The opponent, represented by Dr Gillian Dempsey of counsel, instructed by Maureen Grant-Thomson of the law firm Deacons, appeared at the hearing which I conducted. Mr Vereb and a business associate, Mr Freeman, attended the hearing as observers.
Evidence
This is as follows:
Opponent's Evidence in support
| Declaration by | Dated | Annexures |
| Philip Hourigan | 6/11/2001 | A and B |
| Jennifer Laird | 6/11/2001 | A to O |
Mr Vereb's evidence in answer
| Declaration by | Dated | Annexures |
| Luke Ballard | 29/1/2002 | A to E |
Opponent's Evidence in reply
| Declaration by | Dated | Annexures |
| Jenifer Fischer | 30/4/2002 | A to F |
Mr Vereb's further evidence
| Declaration by | Dated | Annexures |
| Garry Vereb | 20/5/2002 | A to O |
Issues and decision
The opponent relied on four grounds of opposition
Ownership (s 58)
Conflicting prior reputation (s 60)
Trade mark contains misleading connotation (s 43)
Accepted on basis of false representations (s 62)
I dealt with the last of these at the hearing. The opponent argued that Mr Vereb made an untrue statement in requesting the Trade Marks Office to expedite the examination of the application. However, the expedition of examination merely brings forward that which must be done in any case, the process of examination. There is no evidence that expedition in any way contributed to the decision to accept the application. Therefore, this ground has not been established.
I will now deal with the remainder of the grounds, two of which can efficiently be treated in combination.
Sections 58 and 60
Section 58 lays down that:
Applicant not owner of trade mark
58. The registration of a trade mark may be opposed on the ground that the applicant is not the owner of the trade mark.
Note: For applicant see section 6.
Section 60 is a more complex piece of drafting. It says:
Trade mark similar to trade mark that has acquired a reputation in Australia
60. The registration of a trade mark in respect of particular goods or services may be opposed on the ground that:
(a) it is substantially identical with, or deceptively similar to, a trade mark that, before the priority date for the registration of the first-mentioned trade mark in respect of those goods or services, had acquired a reputation in Australia; and
(b) because of the reputation of that other trade mark, the use of the first-mentioned trade mark would be likely to deceive or cause confusion.
However, as a threshold, there must, at the priority date - the filing date of this application, 29 December 2000 - be a (deceptively similar) trade mark with a reputation. Dr Dempsey's arguments about ownership and conflicting trade mark reputation therefore both have a common hinge in the ownership of, or reputation in, a trade mark. A trade mark is, (s 17):
... a sign used, or intended to be used, to distinguish goods or services dealt with or provided in the course of trade by a person from goods or services so dealt with or provided by any other person.
Dr Dempsey took me to evidence that shows that the opponent created the name "Casuarina Beach" as the name of its real estate development, described as a new oceanfront township.
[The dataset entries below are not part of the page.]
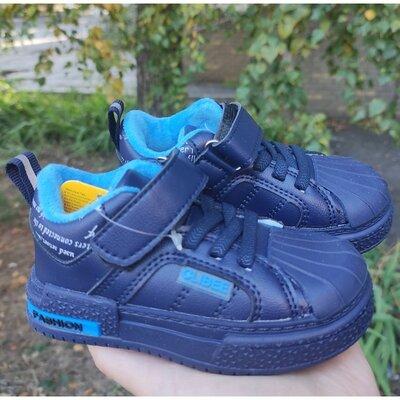 Утеплені кросівки для хлопчиків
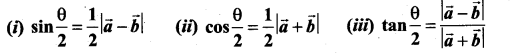 Samacheer Kalvi 11th Maths Solutions Chapter 8 Vector Algebra - I Ex 8.3 15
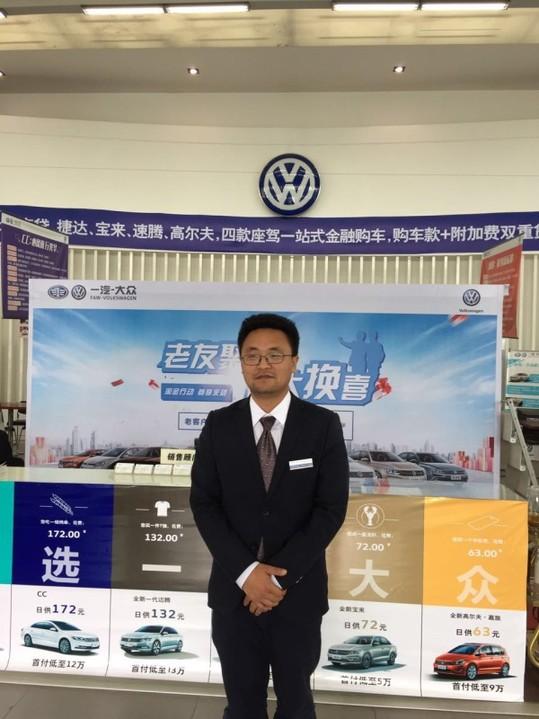 DIDU酱访谈:专访襄阳华骏汽车销售服务有限公司市场总监王周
It has spent considerable amounts of advertising money to alert people to the fact that property in this new estate, with various existing and proposed community facilities, is available for purchase. The extent of this is ambitious: the opponent intends to deliver a complex of 600 homes, with grocery outlets, shops, cinemas, cafes and restaurants.
In the evidence, the opponent clearly invites people to purchase property in the estate that it has created. One of the earliest promotions of this development was via a brochure called Casuarina Beach Footprints. This 4-page brochure was inserted in newspapers, chiefly the Brisbane Sunday Mail and the Gold Coast Bulletin, in April 2000. The opponent, it appears, is responsible for a set of architectural covenants that require houses to be of a "beach-house" style. The focus is on ensuring that all residents have good access to the beach, which is apparently to be protected from environmental degradation.
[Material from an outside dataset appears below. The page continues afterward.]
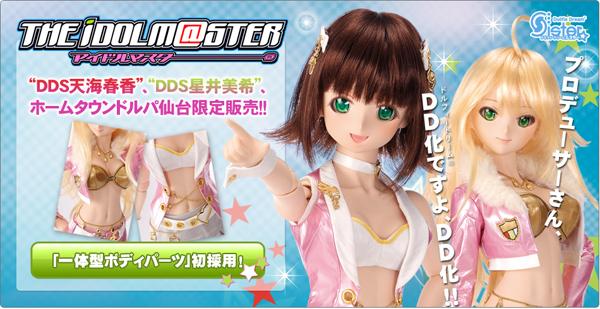 HTD 仙台 Idolmaster DDS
I note that this source also showed that construction of stage 1 was not to commence until July 2000, with the first homes to be built from mid 2001. I therefore take it that, when Mr Vereb filed the opposed application, very little suburban infrastructure actually existed. Similarly, there is no evidence that Casuarina Beach is a formally approved geographical name. In the evidence, the only maps on which Casuarina Beach is shown are those that the opponent uses for advertising purposes. However, the opponent went to the trouble of telling over half a million potential readers that a new oceanfront township was soon to be extant. It has apparently delivered on this promise. Therefore, I do not think that I should be quick to say that it is wrong as to its facts. Casuarina Beach is now a town, and there are many people who were aware of this town-to-be by December 2000.
So far as the evidence goes, the opponent coined the combination of words "Casuarina Beach". However, I do not find that it has used this combination, per se, as a trade mark. The words themselves have apparently been dedicated to the public as the name of a new place, to quote one of the Managing Directors, a place which will become "established as a new living township". That is not to say that the opponent does not have trade mark rights in various renditions of that word. It appears to have made prominent and extensive use of a particular logo form of those words. However, I fail to see how the opponent can claim any exclusivity in the words themselves.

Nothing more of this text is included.